[start of Passage shown]
The curs who yelp about the bias in liberal media are much more likely to maintain their point of view on poverty, climate change, evolution, and other topics the right wing holds in scorn, with dishonest reporting than is the Times or NPR.


George A. Thompson
Author of A Documentary History of "The African Theatre", Northwestern Univ. Pr., 1998, but nothing much lately.

----- Original Message -----
From: "Baker, John" <JMB at STRADLEY.COM>
Date: Sunday, July 12, 2009 1:49 am
Subject: Re: Pairing "biased" media

> I think it's hard to find really good matched pairs, especially if
> you're just looking at reporting and not opinion.  For one thing,
> although many conservative news sources make no bones that they are
> using their perspective in giving priority and context to news
> reports, liberal news sources typically take the position that they
> present the news straight and restrict editorializing to the editorial
> pages.  (The Wall Street Journal does this too, and Fox News says it
> does, but nobody believes them.)  In reality, news sources that take
> this approach have biases to their reports too, but they typically are
> for institutional rather than conventional political reasons (e.g., to
> protect a news source or improve access) and tend to be more subtle.
[end of Passage shown]
[start of Data extract]
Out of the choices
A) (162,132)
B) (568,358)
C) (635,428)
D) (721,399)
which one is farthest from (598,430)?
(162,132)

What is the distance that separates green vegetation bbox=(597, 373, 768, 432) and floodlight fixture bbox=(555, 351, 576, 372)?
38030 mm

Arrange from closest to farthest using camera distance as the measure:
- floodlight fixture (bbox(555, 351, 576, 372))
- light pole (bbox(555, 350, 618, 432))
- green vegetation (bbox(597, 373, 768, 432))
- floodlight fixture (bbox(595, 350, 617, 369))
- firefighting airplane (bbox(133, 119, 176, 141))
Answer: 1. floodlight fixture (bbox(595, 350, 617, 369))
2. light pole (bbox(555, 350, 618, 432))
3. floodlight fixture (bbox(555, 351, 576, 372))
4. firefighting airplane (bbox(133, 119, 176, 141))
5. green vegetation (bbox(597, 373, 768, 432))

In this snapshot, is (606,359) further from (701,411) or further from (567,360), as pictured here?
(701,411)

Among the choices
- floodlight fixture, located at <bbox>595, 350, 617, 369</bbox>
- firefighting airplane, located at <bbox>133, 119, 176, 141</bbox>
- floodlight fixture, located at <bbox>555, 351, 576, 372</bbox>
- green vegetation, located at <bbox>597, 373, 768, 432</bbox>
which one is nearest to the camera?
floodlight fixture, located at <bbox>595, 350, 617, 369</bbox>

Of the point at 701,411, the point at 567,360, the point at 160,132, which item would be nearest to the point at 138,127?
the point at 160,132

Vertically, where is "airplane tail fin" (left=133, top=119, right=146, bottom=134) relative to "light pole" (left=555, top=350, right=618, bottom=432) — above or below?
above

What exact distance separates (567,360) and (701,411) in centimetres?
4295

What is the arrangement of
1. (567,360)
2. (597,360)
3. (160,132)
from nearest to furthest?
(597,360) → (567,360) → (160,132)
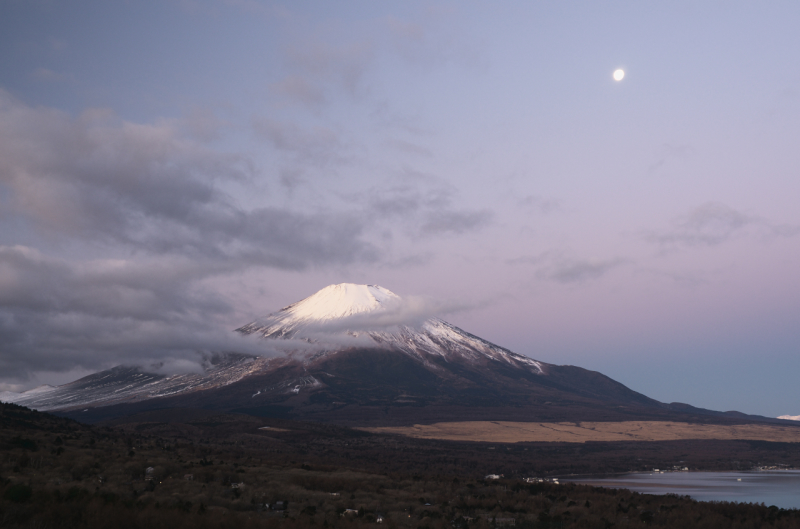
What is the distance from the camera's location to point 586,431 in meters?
156

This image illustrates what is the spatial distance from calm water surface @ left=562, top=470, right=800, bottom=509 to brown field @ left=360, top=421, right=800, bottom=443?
49941 millimetres

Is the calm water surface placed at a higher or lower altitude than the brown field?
higher

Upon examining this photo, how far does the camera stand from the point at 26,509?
16922mm

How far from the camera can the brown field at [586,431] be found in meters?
144

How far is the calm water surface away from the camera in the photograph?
54.9 m

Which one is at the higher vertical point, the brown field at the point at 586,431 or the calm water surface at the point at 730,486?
the calm water surface at the point at 730,486

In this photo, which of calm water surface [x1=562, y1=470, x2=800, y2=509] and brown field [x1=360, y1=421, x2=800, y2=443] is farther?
brown field [x1=360, y1=421, x2=800, y2=443]

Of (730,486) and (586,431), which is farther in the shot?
(586,431)

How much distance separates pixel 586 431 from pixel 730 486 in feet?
290

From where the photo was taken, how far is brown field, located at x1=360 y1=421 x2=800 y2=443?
143500 mm

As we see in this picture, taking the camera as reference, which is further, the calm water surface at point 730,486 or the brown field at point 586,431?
the brown field at point 586,431

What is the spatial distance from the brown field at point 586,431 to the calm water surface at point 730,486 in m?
49.9

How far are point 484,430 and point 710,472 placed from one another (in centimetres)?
6464

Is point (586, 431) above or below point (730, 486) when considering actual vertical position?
below
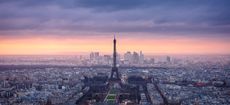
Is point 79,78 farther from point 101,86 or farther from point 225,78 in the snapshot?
point 225,78

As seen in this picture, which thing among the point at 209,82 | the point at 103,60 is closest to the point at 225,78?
the point at 209,82

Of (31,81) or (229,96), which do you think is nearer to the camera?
(229,96)

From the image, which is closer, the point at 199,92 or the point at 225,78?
the point at 199,92

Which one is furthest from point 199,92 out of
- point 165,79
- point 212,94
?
point 165,79

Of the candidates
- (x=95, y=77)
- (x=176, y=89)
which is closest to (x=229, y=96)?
(x=176, y=89)

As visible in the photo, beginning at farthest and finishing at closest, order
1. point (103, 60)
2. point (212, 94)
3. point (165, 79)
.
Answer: point (103, 60) < point (165, 79) < point (212, 94)

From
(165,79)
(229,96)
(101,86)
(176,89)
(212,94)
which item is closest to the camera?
(229,96)

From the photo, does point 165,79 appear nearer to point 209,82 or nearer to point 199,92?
point 209,82

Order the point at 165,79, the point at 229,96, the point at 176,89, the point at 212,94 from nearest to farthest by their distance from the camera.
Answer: the point at 229,96 < the point at 212,94 < the point at 176,89 < the point at 165,79

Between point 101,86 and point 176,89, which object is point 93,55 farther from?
point 176,89
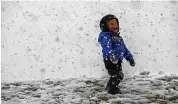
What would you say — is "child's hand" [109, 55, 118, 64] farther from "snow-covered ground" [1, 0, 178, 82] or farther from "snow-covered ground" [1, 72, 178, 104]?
"snow-covered ground" [1, 0, 178, 82]

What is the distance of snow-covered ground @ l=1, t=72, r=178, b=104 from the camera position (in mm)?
5195

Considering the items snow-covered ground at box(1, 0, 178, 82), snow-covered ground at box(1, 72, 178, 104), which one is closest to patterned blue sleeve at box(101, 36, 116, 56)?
snow-covered ground at box(1, 72, 178, 104)

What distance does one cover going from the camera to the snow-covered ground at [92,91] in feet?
17.0

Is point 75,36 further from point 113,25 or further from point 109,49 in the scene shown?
point 109,49

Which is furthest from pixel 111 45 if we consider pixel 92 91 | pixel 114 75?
pixel 92 91

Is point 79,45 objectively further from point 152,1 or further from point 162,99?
point 162,99

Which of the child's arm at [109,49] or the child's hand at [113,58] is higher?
the child's arm at [109,49]

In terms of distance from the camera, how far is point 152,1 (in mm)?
6746

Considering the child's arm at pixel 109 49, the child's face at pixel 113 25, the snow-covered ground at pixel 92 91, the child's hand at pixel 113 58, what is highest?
the child's face at pixel 113 25

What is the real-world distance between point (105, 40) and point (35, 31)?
1668 millimetres

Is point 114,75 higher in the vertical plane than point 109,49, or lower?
lower

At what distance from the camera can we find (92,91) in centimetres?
570

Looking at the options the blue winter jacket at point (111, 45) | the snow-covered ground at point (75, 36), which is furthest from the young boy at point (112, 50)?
the snow-covered ground at point (75, 36)

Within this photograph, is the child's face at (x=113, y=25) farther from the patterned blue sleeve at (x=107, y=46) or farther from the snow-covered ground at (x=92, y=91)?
the snow-covered ground at (x=92, y=91)
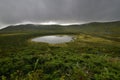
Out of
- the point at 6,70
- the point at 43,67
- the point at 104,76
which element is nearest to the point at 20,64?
the point at 6,70

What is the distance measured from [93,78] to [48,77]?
325 centimetres

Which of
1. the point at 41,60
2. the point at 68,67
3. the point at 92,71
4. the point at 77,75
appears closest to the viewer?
the point at 77,75

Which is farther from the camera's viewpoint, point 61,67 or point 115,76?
point 61,67

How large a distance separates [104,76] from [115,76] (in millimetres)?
801

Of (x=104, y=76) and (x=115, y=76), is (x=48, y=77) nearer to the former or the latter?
(x=104, y=76)

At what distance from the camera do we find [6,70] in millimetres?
14125

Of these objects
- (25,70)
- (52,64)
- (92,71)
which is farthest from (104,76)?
(25,70)

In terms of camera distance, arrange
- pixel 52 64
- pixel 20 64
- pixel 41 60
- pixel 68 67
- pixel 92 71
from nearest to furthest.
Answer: pixel 92 71 → pixel 68 67 → pixel 52 64 → pixel 20 64 → pixel 41 60

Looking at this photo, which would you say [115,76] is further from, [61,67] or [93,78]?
[61,67]

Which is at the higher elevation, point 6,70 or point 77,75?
point 77,75

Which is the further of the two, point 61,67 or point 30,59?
point 30,59

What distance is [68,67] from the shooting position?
13.7 metres

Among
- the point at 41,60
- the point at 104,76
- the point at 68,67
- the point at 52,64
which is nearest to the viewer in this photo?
the point at 104,76

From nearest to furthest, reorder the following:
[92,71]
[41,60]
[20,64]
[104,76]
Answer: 1. [104,76]
2. [92,71]
3. [20,64]
4. [41,60]
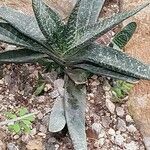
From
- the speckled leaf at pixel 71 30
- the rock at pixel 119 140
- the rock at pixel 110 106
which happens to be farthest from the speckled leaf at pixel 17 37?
the rock at pixel 119 140

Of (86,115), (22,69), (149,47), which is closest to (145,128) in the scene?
(86,115)

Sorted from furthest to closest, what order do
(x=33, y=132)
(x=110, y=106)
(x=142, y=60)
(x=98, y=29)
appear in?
(x=142, y=60), (x=110, y=106), (x=33, y=132), (x=98, y=29)

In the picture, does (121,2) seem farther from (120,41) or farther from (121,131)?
(121,131)

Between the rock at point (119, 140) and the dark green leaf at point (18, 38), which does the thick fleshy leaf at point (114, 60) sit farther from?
the rock at point (119, 140)

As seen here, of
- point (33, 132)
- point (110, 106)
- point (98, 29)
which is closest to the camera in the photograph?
point (98, 29)

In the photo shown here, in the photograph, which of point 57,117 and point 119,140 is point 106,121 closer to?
point 119,140

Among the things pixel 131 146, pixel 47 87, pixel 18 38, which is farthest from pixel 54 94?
pixel 131 146
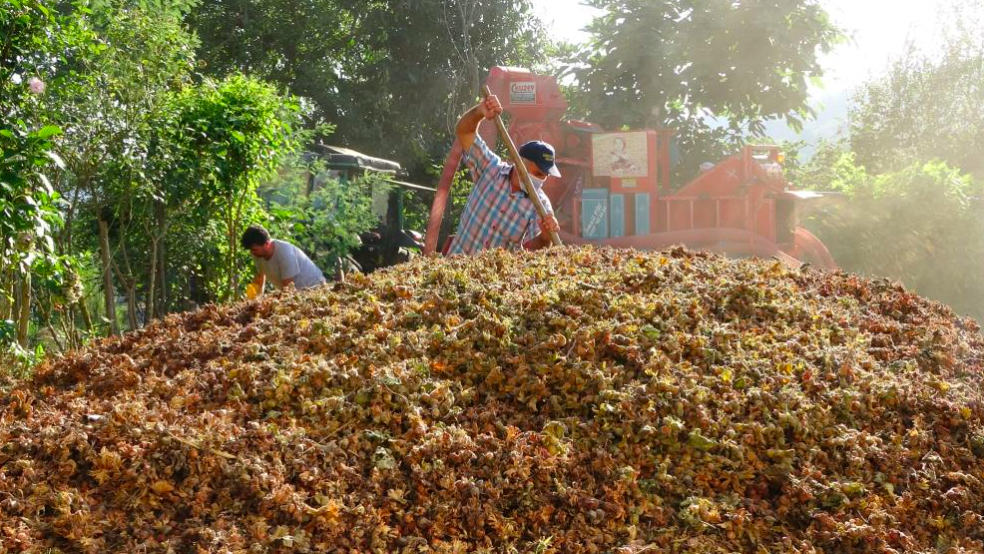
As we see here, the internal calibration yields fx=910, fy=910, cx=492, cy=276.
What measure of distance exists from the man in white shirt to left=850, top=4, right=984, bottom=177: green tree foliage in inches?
654

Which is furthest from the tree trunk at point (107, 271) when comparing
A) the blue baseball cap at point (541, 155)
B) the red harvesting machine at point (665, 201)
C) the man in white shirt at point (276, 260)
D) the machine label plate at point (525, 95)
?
the machine label plate at point (525, 95)

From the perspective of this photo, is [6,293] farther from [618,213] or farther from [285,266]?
[618,213]

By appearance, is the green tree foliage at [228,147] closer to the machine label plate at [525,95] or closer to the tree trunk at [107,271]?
the tree trunk at [107,271]

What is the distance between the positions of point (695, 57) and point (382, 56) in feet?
21.3

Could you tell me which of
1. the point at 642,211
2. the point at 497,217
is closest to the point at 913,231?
the point at 642,211

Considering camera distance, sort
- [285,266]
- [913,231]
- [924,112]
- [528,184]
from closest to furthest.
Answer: [528,184] < [285,266] < [913,231] < [924,112]

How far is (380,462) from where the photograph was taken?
2.43 metres

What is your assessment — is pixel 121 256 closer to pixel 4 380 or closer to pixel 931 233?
pixel 4 380

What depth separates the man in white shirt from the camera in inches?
240

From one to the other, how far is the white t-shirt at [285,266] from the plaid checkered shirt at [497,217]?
4.15 ft

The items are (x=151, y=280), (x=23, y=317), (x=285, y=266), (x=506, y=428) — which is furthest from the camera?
(x=285, y=266)

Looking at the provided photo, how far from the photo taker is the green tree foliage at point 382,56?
16234 mm

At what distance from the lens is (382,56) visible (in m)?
17.2

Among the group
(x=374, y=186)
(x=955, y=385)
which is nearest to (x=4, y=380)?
(x=955, y=385)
[end of Data extract]
Instructions:
**A)** Transcribe a section of the message about media bias word for word, beginning at the words "The curs who" and stopping after "nothing much lately.".
**B)** In the message about media bias, what book is George A. Thompson named as the author of?
**C)** Write the next part of the message about media bias, picking up after its last sentence.

Task answers:
**A)**
The curs who yelp about the bias in liberal media are much more likely to maintain their point of view on poverty, climate change, evolution, and other topics the right wing holds in scorn, with dishonest reporting than is the Times or NPR.


George A. Thompson
Author of A Documentary History of "The African Theatre", Northwestern Univ. Pr., 1998, but nothing much lately.

**B)** A Documentary History of "The African Theatre" (Northwestern Univ. Pr., 1998).

**C)**
> Another problem is that many news sources deliberately run a mix of
> conservative and liberal reports; MSNBC is the most prominent example
> of this.
> The best current newspaper example I've seen is the one below, the
> Boston Globe (liberal) v. the Boston Herald (conservative).  If you
> want a counterexample of newspapers that have a political view but
> minimize the effect on the news pages, you could cite the New York
> Times (liberal) and the Wall Street Journal.  For a greater contrast
> (but less obvious pair), you could use the St. Petersburg Times
> (liberal) and the Washington Times (conservative).
> On television, I don't think there really is a liberal channel.
> However, the Keith Olbermann and Rachel Maddow shows on MSNBC
> (liberal) would be good matches to the Sean Hannity and Bill O'Reilly
> shows on Fox News (conservative).
> On the radio, Air America is explicitly liberal and could be
> contrasted to Premiere Radio Networks.
> John Baker
> ________________________________
> From: American Dialect Society on behalf of Joel S. Berson
> Sent: Sat 7/11/2009 2:25 PM
> Subject: Re: Pairing "biased" media
> Victor's suggestions are useful.  And I must remember the Boston
> Herald, the newspaper of record in my (and my friend's) metropolitan
> area, and accessible--at least the day's issue--to her
> students.  (It's remarkable how few libraries hold copies of the
> Herald beyond a few days or weeks.)
> But I'm hoping first of all for bias, apparent or hidden, in
> "reporting"; I'll turn to "opinion" second.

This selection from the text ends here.